In the Crypto Assets trading field, the success of small capital investors does not rely on betting on a few big pump Tokens, but rather on avoiding every risk that could lead to a zeroed account. This article aims to provide some sincere advice for those Newbies with less than 1500USDT, as their greatest threat is not the lack of funds, but the excessive desire for overnight wealth.
There is an inspiring experience from a university student fan. He initially had 1200 USDT, but within four months, his account grew to 38,000 USDT, without any liquidation. This is not miraculous, but rather a strict adherence to a cautious investment strategy.
First, divide the funds into three equal parts, each with a clear purpose and rules:
1. Practice Capital (1/3): Focus on day trading, set a 3% take profit and a 2% stop loss, and must stop trading when the points are reached. The purpose of this portion of capital is to familiarize oneself with the market rhythm and develop the habit of taking profits in a timely manner.

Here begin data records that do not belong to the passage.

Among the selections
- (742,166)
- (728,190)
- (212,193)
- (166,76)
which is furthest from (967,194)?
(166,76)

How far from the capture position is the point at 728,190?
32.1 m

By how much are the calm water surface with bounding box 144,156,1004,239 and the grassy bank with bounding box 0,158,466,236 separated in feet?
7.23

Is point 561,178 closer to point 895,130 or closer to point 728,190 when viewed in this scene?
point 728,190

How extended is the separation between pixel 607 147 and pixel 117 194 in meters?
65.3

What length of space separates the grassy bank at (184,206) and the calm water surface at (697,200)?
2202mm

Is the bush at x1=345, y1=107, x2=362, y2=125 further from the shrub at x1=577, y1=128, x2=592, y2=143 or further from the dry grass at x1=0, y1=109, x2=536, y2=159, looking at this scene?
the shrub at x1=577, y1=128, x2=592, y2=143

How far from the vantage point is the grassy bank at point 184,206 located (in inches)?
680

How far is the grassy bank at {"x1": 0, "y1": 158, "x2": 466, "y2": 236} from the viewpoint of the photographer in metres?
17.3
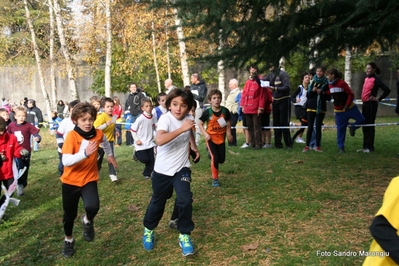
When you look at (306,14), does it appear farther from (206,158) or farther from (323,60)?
(206,158)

2. Opportunity Fund (1/3): Focus on weekly level breakout opportunities, and only trade when the risk-reward ratio reaches above 1:3. The number of trades for this portion of funds should not exceed ten times within a year, and each time should be carefully assessed before taking action.

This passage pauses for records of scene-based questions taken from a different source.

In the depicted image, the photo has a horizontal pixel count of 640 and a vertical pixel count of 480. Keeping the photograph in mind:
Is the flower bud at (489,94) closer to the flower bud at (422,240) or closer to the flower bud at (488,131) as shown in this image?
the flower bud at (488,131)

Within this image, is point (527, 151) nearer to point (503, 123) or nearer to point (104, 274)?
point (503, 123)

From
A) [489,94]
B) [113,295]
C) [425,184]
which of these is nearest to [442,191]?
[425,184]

3. Emergency Funds (1/3): Deposit into a cold wallet, with family members keeping the private keys. This is the last safety net to ensure there is still a chance to restart in extreme situations.
Secondly, most of the time you should stay away from the trading screen. 80% of the fluctuations in the crypto assets market are meaningless noise. There may only be two to three real trading opportunities each month. At other times, it is recommended that investors focus on self-improvement, such as reading or exercising, rather than staring at price fluctuations.
Remember, successful investing is not about capturing every short-term fluctuation, but about maintaining patience and discipline, waiting for truly valuable opportunities. Through this approach, even small investors can grow steadily in this volatile market.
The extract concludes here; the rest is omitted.